Nach vorgenommener Umkleidung bildeten wir Mannsleute eine recht stattliche Gesellschaft von Bauern und Burschen, nahmen auch keinen Anstand, in unserm Kostüme in die Gaststube zu wandern und einen Tisch mit unseren lebenden Bildern zu schmücken. Da – mitten in dieser gemütlichen Unterhaltung, öffnet sich die Tür zum Gemache der Frauen, und herein tritt mit ehrfurchtgebietender Gravität, mit den Kleidern der Wirtsleute halb männlich, halb weiblich kostümiert, die Hände feierlich erhoben, eine abenteuerliche Gestalt.

„Dich begrüß’ ich in Ehrfurcht,
Prangende Halle,
Säulengetragenes, herrliches Dach,“

tönte es aus ihrem redegewaltigen Munde, und betroffen und fast erschrocken starrte Alles auf die groteske Erscheinung. Als aber aus allen Ecken und Winkeln des engen Zimmers das Ach und O freudigen Erstaunens erscholl, winkte sie still mit der Hand und fuhr in gehobenem Tone fort:

„Schwer liegt der Himmel von Madrid auf mir,
Wie das Bewustsein eines Mords. Nur schnelle
Veränderung des Himmels kann mich heilen – “

und mit unnachahmlicher Grazie wies sie zum Fenster hin, wo noch immer der Regen prasselnd anschlug. Im Zimmer war es still, als ob ein Engel durch dasselbe schreite.

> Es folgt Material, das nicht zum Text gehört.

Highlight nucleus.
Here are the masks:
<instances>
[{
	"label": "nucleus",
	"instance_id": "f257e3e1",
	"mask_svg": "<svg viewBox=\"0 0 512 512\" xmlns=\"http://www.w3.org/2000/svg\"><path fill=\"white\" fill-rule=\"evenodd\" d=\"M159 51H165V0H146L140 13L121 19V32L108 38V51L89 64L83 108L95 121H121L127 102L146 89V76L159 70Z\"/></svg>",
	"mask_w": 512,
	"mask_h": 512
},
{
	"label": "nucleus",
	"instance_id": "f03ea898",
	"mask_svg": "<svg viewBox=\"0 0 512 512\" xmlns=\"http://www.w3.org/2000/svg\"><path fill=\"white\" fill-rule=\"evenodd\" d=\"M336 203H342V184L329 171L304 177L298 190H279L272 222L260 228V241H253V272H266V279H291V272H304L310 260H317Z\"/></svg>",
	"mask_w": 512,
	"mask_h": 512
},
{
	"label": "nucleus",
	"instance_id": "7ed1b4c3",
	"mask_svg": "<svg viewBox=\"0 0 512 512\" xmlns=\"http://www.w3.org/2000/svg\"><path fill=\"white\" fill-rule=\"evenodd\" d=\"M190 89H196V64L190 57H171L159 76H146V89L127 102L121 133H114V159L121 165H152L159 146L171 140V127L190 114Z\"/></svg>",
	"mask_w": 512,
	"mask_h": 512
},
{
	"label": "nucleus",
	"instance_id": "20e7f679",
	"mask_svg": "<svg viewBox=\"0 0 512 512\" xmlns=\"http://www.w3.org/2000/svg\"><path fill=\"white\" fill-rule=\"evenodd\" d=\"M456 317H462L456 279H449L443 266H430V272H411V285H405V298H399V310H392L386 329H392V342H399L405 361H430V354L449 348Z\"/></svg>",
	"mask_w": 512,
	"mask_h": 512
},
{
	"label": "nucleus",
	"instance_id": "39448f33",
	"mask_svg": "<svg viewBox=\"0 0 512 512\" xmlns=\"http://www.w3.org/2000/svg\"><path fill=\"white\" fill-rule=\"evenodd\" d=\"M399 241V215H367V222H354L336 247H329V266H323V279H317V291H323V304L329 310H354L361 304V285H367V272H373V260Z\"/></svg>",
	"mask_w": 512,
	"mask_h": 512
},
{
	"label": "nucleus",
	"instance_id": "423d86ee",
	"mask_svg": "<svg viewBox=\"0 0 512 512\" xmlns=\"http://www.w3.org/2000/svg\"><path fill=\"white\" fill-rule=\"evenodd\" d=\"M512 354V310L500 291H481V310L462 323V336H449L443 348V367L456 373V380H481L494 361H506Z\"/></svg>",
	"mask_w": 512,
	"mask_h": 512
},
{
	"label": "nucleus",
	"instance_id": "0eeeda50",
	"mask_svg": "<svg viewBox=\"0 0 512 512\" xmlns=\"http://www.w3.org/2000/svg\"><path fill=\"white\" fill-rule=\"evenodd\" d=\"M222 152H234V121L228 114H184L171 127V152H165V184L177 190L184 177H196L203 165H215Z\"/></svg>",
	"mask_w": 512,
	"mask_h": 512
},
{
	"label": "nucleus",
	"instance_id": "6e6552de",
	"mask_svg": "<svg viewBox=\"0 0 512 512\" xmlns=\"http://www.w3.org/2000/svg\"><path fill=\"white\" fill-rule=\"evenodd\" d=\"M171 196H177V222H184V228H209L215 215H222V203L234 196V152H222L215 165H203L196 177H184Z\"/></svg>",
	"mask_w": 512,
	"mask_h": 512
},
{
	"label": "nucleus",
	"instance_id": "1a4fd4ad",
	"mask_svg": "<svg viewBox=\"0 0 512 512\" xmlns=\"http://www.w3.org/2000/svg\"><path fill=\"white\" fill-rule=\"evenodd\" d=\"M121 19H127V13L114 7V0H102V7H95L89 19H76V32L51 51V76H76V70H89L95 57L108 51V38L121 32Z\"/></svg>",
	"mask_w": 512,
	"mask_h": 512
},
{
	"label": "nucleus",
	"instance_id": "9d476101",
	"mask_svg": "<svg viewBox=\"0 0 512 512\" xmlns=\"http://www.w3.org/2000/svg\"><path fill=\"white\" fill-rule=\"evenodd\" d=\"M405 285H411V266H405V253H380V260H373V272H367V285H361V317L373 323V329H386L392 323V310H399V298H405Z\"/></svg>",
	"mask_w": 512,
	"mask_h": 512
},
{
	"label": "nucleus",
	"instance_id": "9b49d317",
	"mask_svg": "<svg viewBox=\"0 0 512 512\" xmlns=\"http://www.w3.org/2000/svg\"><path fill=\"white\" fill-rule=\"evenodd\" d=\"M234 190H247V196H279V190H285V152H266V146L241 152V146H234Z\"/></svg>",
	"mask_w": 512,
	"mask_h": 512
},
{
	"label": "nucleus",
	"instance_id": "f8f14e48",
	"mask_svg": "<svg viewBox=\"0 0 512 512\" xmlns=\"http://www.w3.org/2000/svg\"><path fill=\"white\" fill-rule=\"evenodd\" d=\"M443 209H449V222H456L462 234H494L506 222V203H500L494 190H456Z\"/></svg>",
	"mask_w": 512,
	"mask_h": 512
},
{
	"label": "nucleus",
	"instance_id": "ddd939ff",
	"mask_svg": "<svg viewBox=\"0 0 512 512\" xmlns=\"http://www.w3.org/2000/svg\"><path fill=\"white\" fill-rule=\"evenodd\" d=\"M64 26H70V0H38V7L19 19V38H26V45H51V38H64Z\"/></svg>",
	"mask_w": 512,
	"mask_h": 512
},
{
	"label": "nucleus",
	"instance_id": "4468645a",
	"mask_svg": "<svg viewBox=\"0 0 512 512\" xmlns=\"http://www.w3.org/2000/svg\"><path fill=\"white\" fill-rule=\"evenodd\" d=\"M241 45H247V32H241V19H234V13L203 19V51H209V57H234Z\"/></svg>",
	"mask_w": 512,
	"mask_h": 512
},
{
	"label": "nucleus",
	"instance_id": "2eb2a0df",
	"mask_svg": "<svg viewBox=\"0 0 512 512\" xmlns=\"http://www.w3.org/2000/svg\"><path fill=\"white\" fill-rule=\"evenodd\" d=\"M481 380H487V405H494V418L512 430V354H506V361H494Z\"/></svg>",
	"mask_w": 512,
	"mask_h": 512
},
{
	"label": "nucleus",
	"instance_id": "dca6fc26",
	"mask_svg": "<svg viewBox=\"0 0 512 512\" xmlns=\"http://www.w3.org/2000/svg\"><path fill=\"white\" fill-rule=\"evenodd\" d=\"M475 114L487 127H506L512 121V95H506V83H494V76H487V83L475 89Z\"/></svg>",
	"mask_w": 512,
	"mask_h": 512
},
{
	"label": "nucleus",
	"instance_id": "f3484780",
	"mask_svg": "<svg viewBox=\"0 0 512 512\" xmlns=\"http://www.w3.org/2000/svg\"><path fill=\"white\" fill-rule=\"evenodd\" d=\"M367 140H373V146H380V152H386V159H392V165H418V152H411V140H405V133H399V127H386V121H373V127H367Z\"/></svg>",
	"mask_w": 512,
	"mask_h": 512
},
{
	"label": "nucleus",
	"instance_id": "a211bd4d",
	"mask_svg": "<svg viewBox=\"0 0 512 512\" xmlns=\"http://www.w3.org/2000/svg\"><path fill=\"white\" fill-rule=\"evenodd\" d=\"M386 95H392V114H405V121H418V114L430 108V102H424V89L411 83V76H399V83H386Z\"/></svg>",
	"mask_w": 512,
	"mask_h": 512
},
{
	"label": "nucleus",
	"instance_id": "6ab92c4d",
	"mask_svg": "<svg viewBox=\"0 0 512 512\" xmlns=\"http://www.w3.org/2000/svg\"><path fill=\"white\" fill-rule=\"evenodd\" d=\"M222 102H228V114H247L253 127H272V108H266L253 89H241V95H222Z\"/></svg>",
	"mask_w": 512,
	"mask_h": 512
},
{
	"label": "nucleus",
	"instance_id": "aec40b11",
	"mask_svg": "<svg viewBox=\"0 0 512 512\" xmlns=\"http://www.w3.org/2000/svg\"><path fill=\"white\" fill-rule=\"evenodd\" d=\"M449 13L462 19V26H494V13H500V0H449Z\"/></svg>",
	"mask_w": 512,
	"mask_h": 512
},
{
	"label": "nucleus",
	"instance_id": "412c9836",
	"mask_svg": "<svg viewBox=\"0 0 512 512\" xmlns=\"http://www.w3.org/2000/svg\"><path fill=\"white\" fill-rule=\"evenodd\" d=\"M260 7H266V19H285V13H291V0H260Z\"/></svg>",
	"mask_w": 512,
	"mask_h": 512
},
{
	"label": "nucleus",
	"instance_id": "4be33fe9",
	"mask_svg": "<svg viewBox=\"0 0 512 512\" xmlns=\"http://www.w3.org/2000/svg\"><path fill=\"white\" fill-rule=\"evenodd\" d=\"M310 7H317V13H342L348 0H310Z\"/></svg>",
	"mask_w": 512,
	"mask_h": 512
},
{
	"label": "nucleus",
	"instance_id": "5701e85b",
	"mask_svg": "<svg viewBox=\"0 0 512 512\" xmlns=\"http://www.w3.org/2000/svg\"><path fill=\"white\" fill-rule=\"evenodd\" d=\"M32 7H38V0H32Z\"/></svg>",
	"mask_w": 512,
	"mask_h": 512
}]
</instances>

Da plötzlich erscholl von der Tafelrunde der tiefe Bass des Heldenspielers:

„Beim wunderbaren Gott, das Weib ist schön!
Welch’ edler Anstand, welch’ ein holdes Wesen,
Wie einfach jeder Zug und doch wie auserlesen!
Unschuld und Grazie gehen ihr zur Seite,
Und keine Tugend fehlt in dem Geleite.“

Die Hand auf die Joppe des Wirths legend, da, wo der Sage nach, das Herz pochen soll, verneigte sich die Schöne mit verschämten Blicken:

„O, stille, Prinz! von diesen kindischen
Geschichten, die noch jetzt mich schamrot machen!“

Es war ein herrlicher Anblick: unsere Tragödin – denn keine andere war es – in den Unterkleidern der Frau Wirtin und der kurzen Joppe des Vater Wirtes! Sie, die sonst nur gewohnt war, das griechische Gewand der Iphigenie in klassischen Falten über die Schulter zu werfen, den Harnisch und den Helm der Johanna von Orleans im Lampenlichte leuchten zu lassen oder die stolze Schleppe der jungfräulichen Königin von England gravitätisch über die weltbedeutenden Bretter zu wälzen – sie, die sonst so schlanke Gestalt im groben Gewande der Frau Wirtin, das noch dazu zum erforderlichen Umfange künstlich ausgefüllt war!

Die komische Wirkung, welche diese Figur hervorrief, prägte sich auf allen Gesichtern aus, und allgemeine Heiterkeit ergriff die Gesellschaft – eine Szene, die wiederzugeben kein Stift ausreichen dürfte. Der Künstler hat deshalb auch nur zwei Momente der prächtigen Situation herausgegriffen, die Tragödin und das Stillleben am Ofen.